*** Supplied entries ***

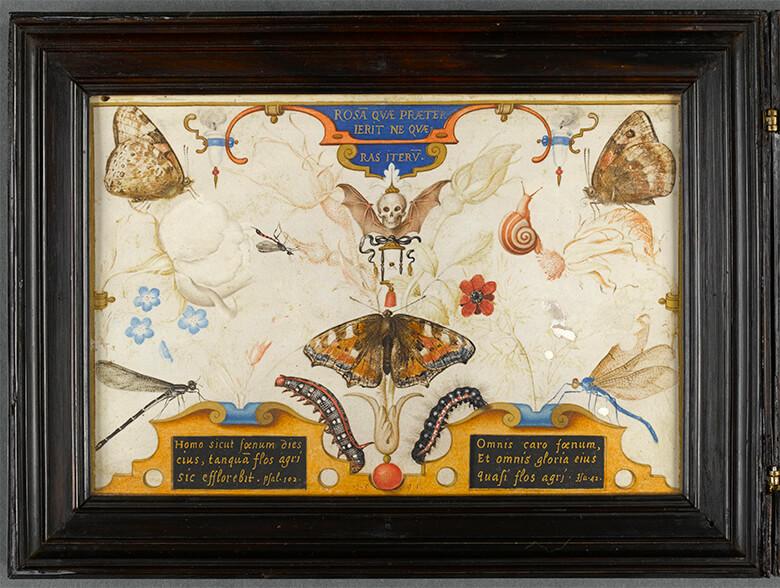 ヨーリス・フーフナーヘル 《人生の短さの寓意》(二連画、部分)1591年、水彩・ヴェラム、 リール美術館Photo ⓒRMN -cliché StéphaneMaréchalle
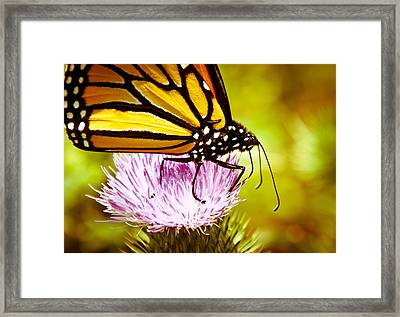 Busy Butterfly Framed Print by Cheryl Baxter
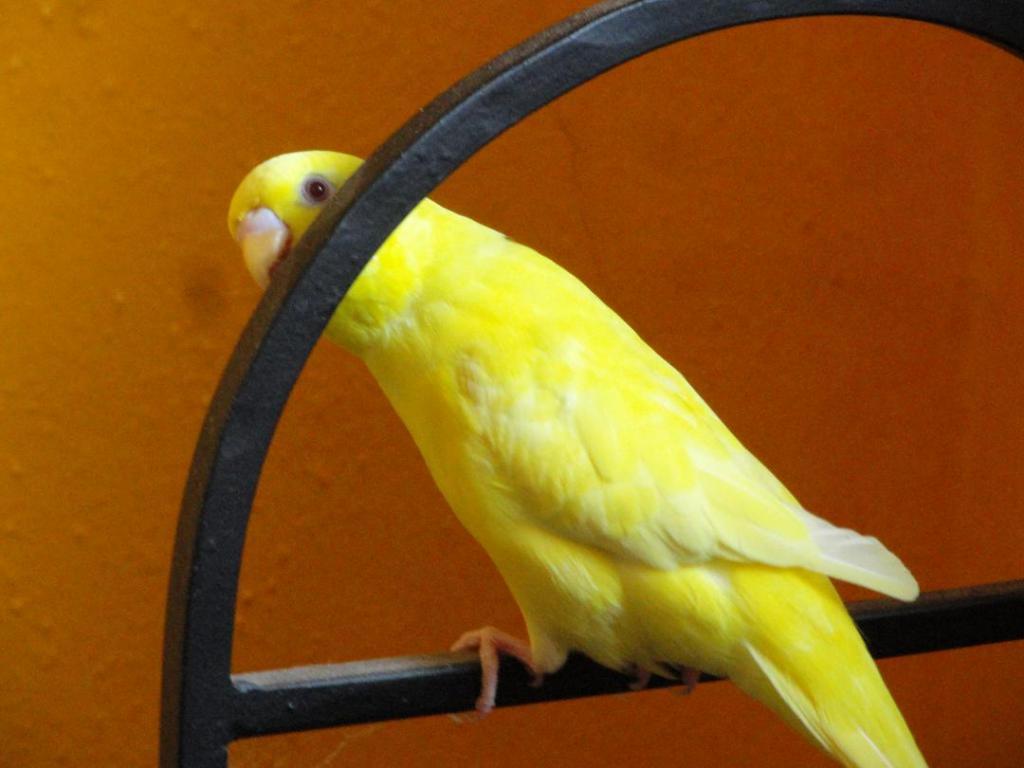 Sex of a lutino bird-kernel1.jpg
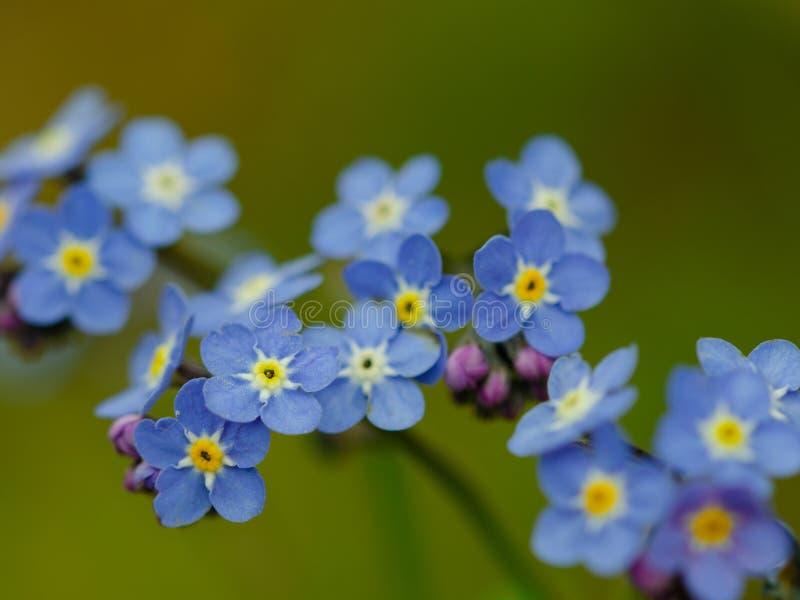 Glöm mig - inte blomma i dagsljus royaltyfri bild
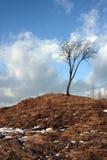 Osamotniony drzewo na wzgórzu z żółtą trawą i śniegiem obraz stock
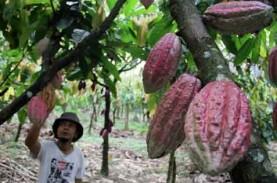 Investor Belgia Tertarik Kembangkan Kakao di Manokwari…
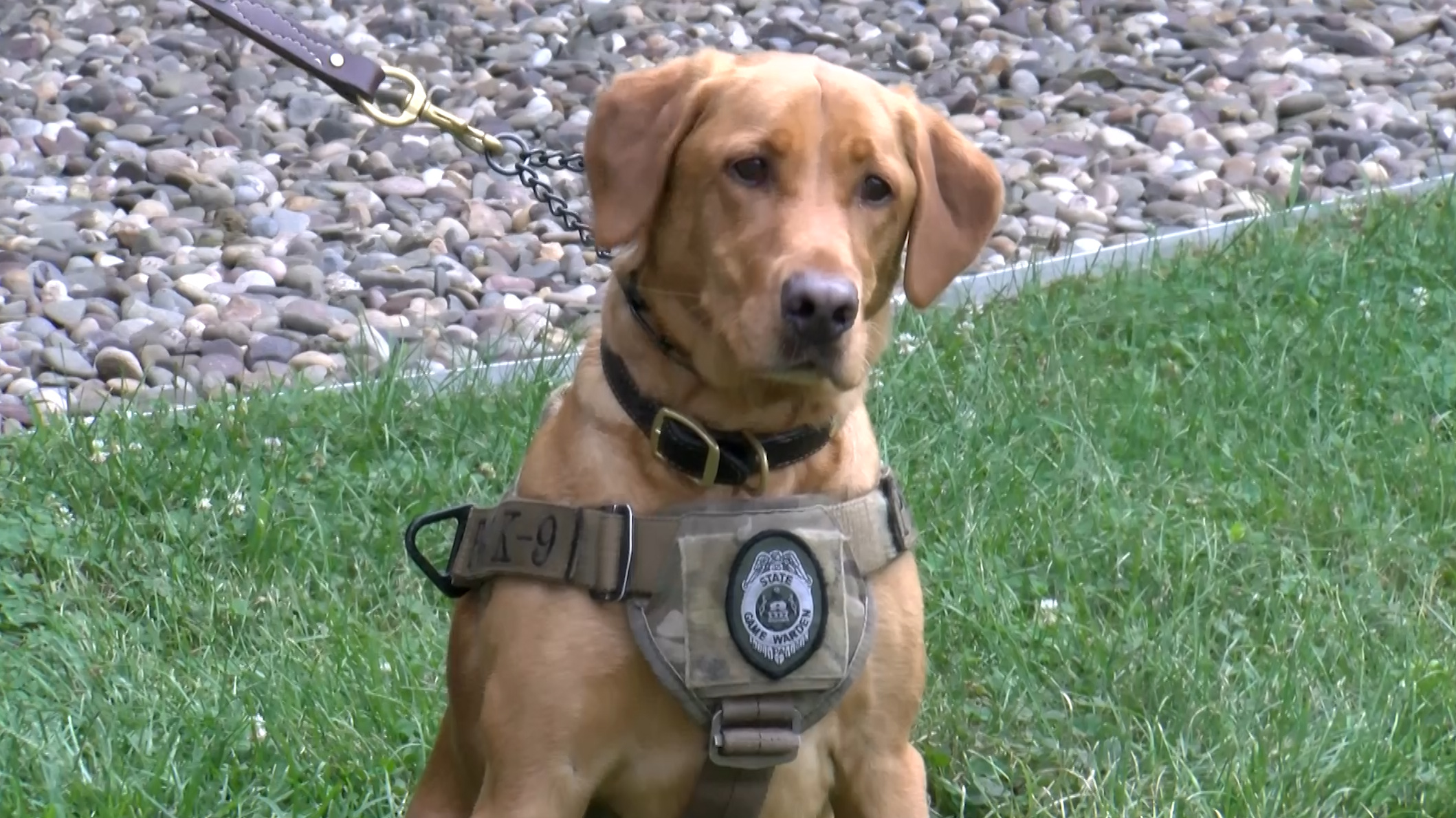See how this Pa  Game Commission K-9 tracks down poachers and other  violators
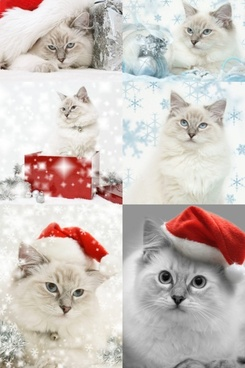 christmas hats and cats highdefinition picture
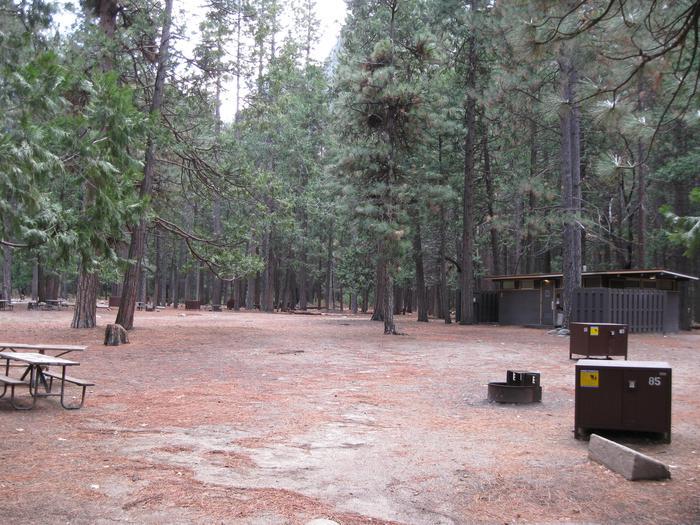 CampsiteCampsite 85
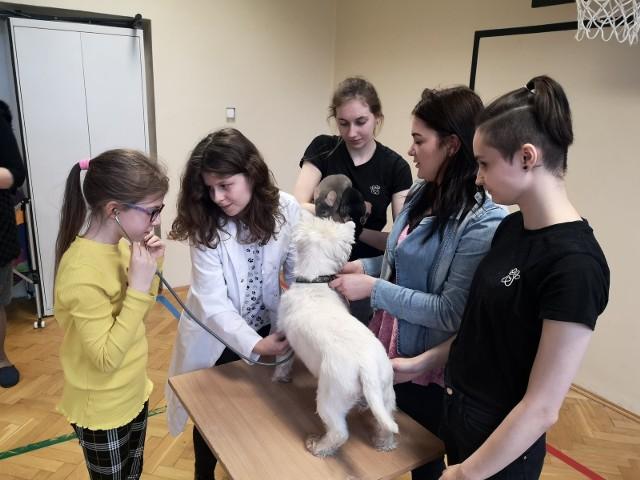 """Uczennice Technikum Weterynarii zapoznały dzieci z """"Szóstki"""" z tajnikami pracy weterynarzy oraz zasadami opieki nad zwierzętami"""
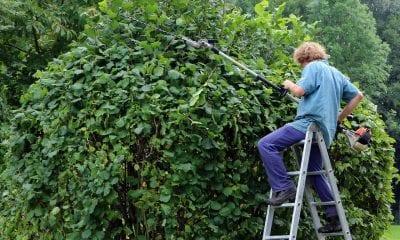 Hedge cut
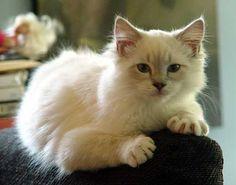 Lynx (ragdoll) Cat | Pawshake Vaudreuil-dorion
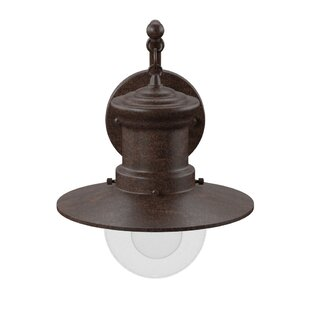 Acklins 1-Light Outdoor Barn Light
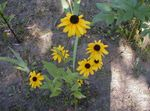 Photo Black-eyed Susan, Eastern Coneflower, Orange Coneflower, Showy Coneflower, yellow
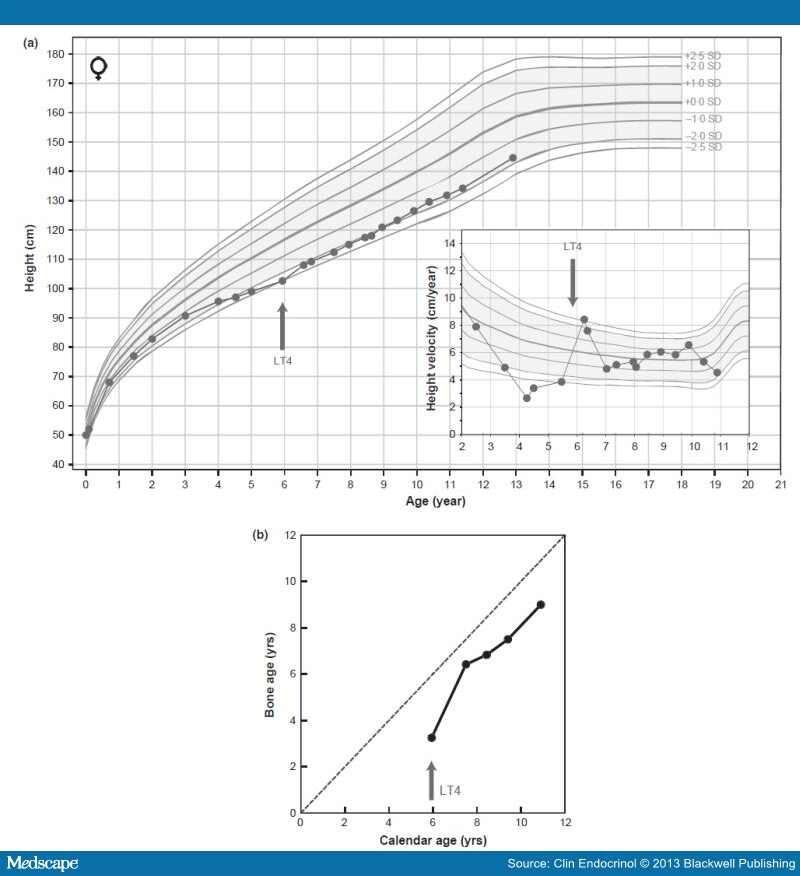 single dose amoxicillin for uti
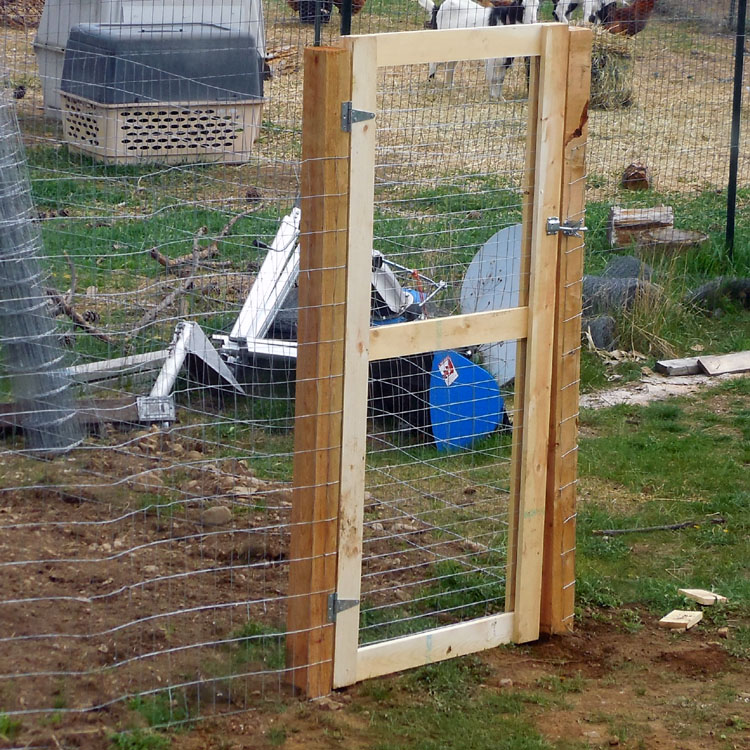 Putting up fence and building a gate no deer or goats will digin to my berry garden ad - Build wire fence foundation ...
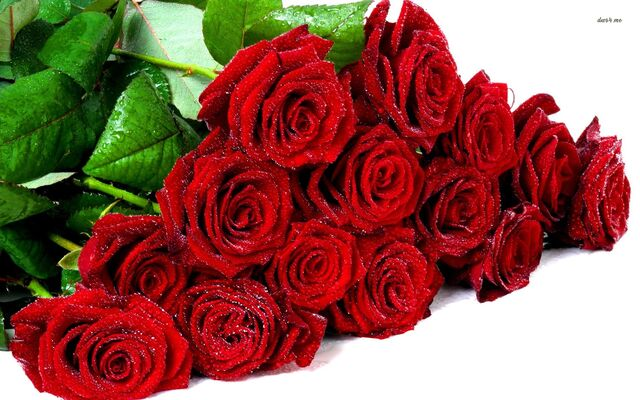 File:21360-bouquet-of-wet-roses-1680x1050-flower-wallpaper (1).jpg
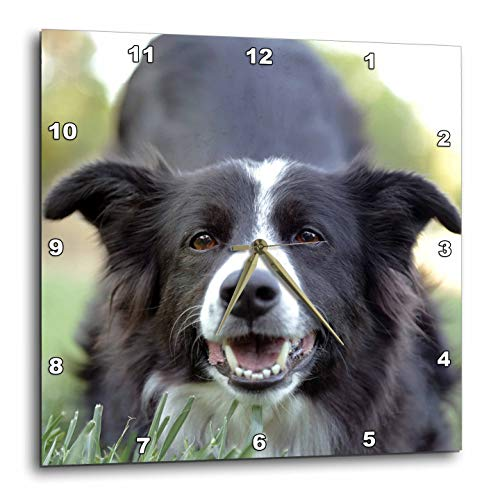 3dRose Stamp City - Animals - Photograph of a Border Collie with her Eyes on The Photographer. - 15x15 Wall Clock (DPP_312215_3)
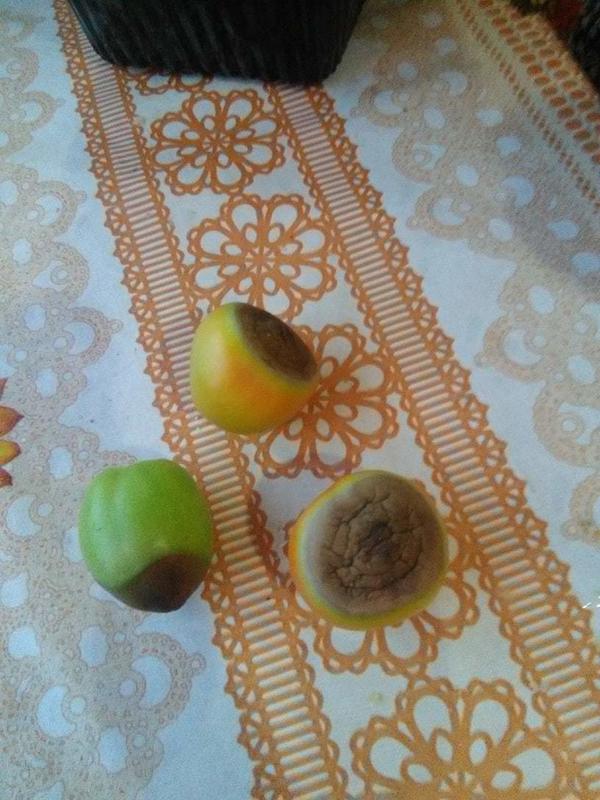 Плоды помидоров как будто спеченные с конца. Что это может быть и как это вылечить?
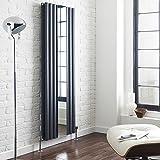 Design-Heizkörper Vertikal Revive Anthrazit mit Spiegel 1460 Watt - 1800 x 499mm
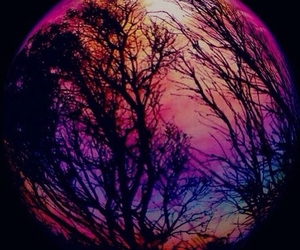 colorful, moon, and tree image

*** End of Supplied entries ***

▶ Task directions: Without changing a word, transcribe all of the data and omit its images.

▶ Output for this exercise:
 ヨーリス・フーフナーヘル 《人生の短さの寓意》(二連画、部分)1591年、水彩・ヴェラム、 リール美術館Photo ⓒRMN -cliché StéphaneMaréchalle
 Busy Butterfly Framed Print by Cheryl Baxter
 Sex of a lutino bird-kernel1.jpg
 Glöm mig - inte blomma i dagsljus royaltyfri bild
 Osamotniony drzewo na wzgórzu z żółtą trawą i śniegiem obraz stock
 Investor Belgia Tertarik Kembangkan Kakao di Manokwari…
See how this Pa  Game Commission K-9 tracks down poachers and other  violators
 christmas hats and cats highdefinition picture
 CampsiteCampsite 85
 """Uczennice Technikum Weterynarii zapoznały dzieci z """"Szóstki"""" z tajnikami pracy weterynarzy oraz zasadami opieki nad zwierzętami"""
 Hedge cut
 Lynx (ragdoll) Cat | Pawshake Vaudreuil-dorion
 Acklins 1-Light Outdoor Barn Light
 Photo Black-eyed Susan, Eastern Coneflower, Orange Coneflower, Showy Coneflower, yellow
 single dose amoxicillin for uti
 Putting up fence and building a gate no deer or goats will digin to my berry garden ad - Build wire fence foundation ...
 File:21360-bouquet-of-wet-roses-1680x1050-flower-wallpaper (1).jpg
 3dRose Stamp City - Animals - Photograph of a Border Collie with her Eyes on The Photographer. - 15x15 Wall Clock (DPP_312215_3)
 Плоды помидоров как будто спеченные с конца. Что это может быть и как это вылечить?
 Design-Heizkörper Vertikal Revive Anthrazit mit Spiegel 1460 Watt - 1800 x 499mm
 colorful, moon, and tree image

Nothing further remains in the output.